Data section |
________________

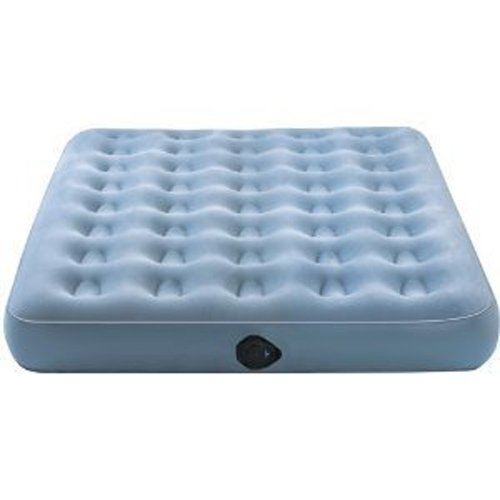 Aerobed Essential Overnighter Single Airbed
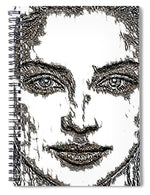Portrait 23 - Spiral Notebook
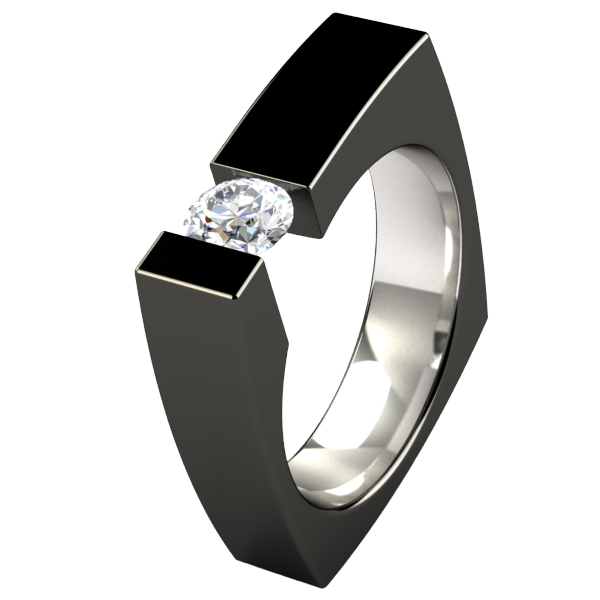 Ultima Round Solitaire - Black-none-Titanium Rings
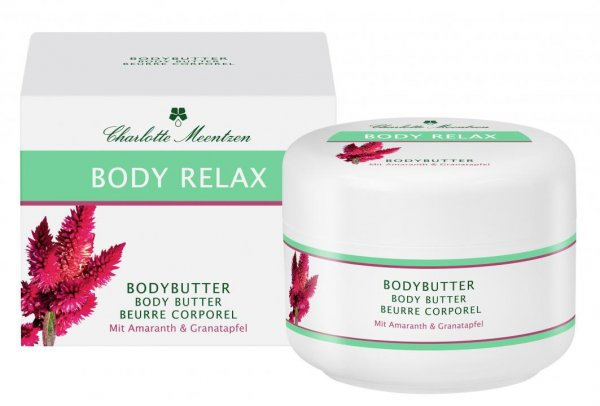 Bodybutter, 250ml - Body Relax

________________

About this exercise |
Every line above should be transcribed word for word; leave the pictures out.

Output of the exercise |
 Aerobed Essential Overnighter Single Airbed
Portrait 23 - Spiral Notebook
 Ultima Round Solitaire - Black-none-Titanium Rings
 Bodybutter, 250ml - Body Relax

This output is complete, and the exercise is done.